This time, finally, I really believed that Eddie Sutton would get in.
For the Tulsa World last month, I addressed the Sutton candidacy: It seems the former Oklahoma State coach is destined for membership in the most prominent of all basketball halls of fame.
When Texas Tech secured a place in the Final Four, with Sean Sutton as a Red Raiders assistant coach, it all looked so perfect: Eddie Sutton would be announced as a Naismith Memorial Basketball Hall of Fame member at the Final Four on Saturday in Minneapolis.
It would happen on the same day and in the same place that his son would be on the Texas Tech bench for a national semifinal game.
On five previous occasions when Eddie Sutton had been a Naismith finalist, the answer was no. When it was announced a few weeks ago that the former Oklahoma State coach again was a finalist, it just made no sense that he would be denied a sixth time.
There are eight NCAA Division I men’s college basketball coaches with a career total of at least 800 wins. Having retired with 806, Sutton is the only one of the eight who is not a member of the Naismith Memorial Basketball Hall of Fame.
How cold-blooded would that be — to position an 83-year-old man for another emotional setback?
Yes, it seemed, Eddie Sutton finally would get the distinction that he absolutely deserves.
And then Tuesday morning happened.
Having convened for what was expected to be a good-news phone call, Sutton family members were jarred by a bad-news message.
Contacted by a representative of the Naismith Hall of Fame, Sutton was told that he did not receive enough votes to be included in the hall’s class of 2019. From an unidentified panel of 24 voters, a finalist must receive at least 18 votes. Accountability is not required of the voters.
Transparency? None. It isn’t known whether Sutton got one vote or five votes or 10 or 17.
A source close to the Suttons indicated that family members are “stunned” and had been “very confident” that Sutton finally would be voted into the Naismith Hall of Fame.
The Suttons were so confident, in fact, that arrangements were being made to transport Eddie Sutton to Minneapolis for the weekend. As the coach now gets around in a wheelchair, travel is challenging.
With Eddie Sutton having fallen short again in the Hall of Fame voting, the source added, he probably will not be in Minneapolis for the Final Four.
Sutton coached NCAA Tournament teams at Creighton, Arkansas, Kentucky and Oklahoma State. There were Final Four appearances in 1978 (with Arkansas) and in 1995 and 2004 (with OSU).
While Sutton has been inducted into several halls of fame, recognition in the Naismith hall is the ultimate for basketball figures.
The Sutton family released a statement on Twitter: “Once again, the phone rings and what should be a joyful moment for the Sutton family becomes instead an outpouring of sadness. Our first reaction each time is confusion & anger toward (the voting panel) for once again failing to acknowledge the great career and accomplishments of this worthy candidate.

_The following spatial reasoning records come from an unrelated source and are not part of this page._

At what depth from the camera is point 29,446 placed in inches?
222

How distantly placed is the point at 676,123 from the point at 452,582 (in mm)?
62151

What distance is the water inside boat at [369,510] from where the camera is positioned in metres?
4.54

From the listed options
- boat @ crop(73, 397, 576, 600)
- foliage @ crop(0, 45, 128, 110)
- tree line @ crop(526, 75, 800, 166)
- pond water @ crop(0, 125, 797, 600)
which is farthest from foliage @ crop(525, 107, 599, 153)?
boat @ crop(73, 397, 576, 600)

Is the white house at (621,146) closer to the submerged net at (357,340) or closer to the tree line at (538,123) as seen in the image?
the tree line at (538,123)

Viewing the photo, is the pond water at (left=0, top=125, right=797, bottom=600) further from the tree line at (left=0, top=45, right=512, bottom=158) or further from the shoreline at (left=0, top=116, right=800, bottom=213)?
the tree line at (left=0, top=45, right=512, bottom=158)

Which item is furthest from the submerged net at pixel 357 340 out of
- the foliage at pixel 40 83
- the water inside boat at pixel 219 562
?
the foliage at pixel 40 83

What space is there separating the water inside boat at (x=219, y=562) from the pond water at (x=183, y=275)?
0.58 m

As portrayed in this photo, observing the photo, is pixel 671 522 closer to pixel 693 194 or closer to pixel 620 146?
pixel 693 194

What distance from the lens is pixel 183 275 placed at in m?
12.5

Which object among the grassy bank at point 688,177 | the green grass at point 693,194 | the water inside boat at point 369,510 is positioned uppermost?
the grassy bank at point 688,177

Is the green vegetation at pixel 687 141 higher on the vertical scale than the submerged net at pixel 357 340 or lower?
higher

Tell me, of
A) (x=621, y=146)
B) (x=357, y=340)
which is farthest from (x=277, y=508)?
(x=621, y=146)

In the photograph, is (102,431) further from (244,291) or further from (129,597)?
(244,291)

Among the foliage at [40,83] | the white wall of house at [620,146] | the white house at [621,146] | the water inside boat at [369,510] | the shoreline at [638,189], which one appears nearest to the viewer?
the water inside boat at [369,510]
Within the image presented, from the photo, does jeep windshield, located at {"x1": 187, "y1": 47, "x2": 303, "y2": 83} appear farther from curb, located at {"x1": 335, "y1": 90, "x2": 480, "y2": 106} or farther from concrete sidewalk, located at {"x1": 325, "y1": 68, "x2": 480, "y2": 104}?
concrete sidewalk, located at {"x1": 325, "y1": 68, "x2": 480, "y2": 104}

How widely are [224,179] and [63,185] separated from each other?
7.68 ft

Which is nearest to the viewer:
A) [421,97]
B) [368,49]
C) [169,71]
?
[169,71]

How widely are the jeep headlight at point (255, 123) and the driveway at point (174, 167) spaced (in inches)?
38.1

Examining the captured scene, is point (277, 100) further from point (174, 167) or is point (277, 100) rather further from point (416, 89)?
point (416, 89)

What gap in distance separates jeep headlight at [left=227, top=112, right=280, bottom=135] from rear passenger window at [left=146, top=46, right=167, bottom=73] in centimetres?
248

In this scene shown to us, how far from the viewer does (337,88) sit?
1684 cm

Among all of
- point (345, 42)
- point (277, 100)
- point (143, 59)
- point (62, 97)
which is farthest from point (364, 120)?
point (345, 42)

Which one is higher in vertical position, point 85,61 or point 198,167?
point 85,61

“However, this year is different. ... Each year, we set ourselves up for disappointment by giving (voters) the power to crush this dream. The truth is, we do not need their vote to tell us what kind of man he is, or to validate what a gifted coach he is.
“He is Eddie Sutton — Father, Papa, Coach and friend — and their votes, or lack thereof, cannot take that away. For us and thousands of fans, he is a Hall of Famer!”
Predictably, there were expressions of outrage Tuesday from Oklahoma State people who use Twitter.
Doug Gottlieb is a former Sutton-coached OSU point guard and now a Fox Sports Radio host and FS1 television contributor. For years an advocate of Sutton’s bid to be a Naismith Hall of Fame member, Gottlieb effectively represented OSU fans with his tweet: “This is a complete travesty.”
The Sutton snub resonated nationally. There was this tweet from Bomani Jones of ESPN: “How is (Sutton’s) candidacy even debatable? Strange that he isn’t (already in the Naismith hall).”
And there was this from Marc Lamont Hill, a BET News correspondent and Temple University professor: “What’s the logic of this one?”
To which I replied, “There is no logic in this one.”
Combined, Hill, Jones and Gottlieb have about 1.1 million Twitter followers. The Sutton “travesty” was noticed by a lot of people.
Was Eddie Sutton punished by Naismith voters because Kentucky got popped by the NCAA for violations that occurred during his time with the Wildcats? Or because his time at Oklahoma State ended with a driving-under-the-influence accident in Stillwater?
If you study the list of college coaches who are in the Naismith hall, there are several who had NCAA situations and personal missteps. Might one extremely influential Hall of Fame person have a beef with Sutton?
So, it happened again. Eddie Sutton was denied again. I believed that the voters would realize how petty and wrong it had been to keep him out, and that it’s time to make things right for a coach who turned 83 a few weeks ago.
I stand corrected, and I’m reminded of a sentence from a Tulsa World column in early March: “If it doesn’t happen — if the Naismith voters again say no to Sutton — it qualifies as pointless cruelty.”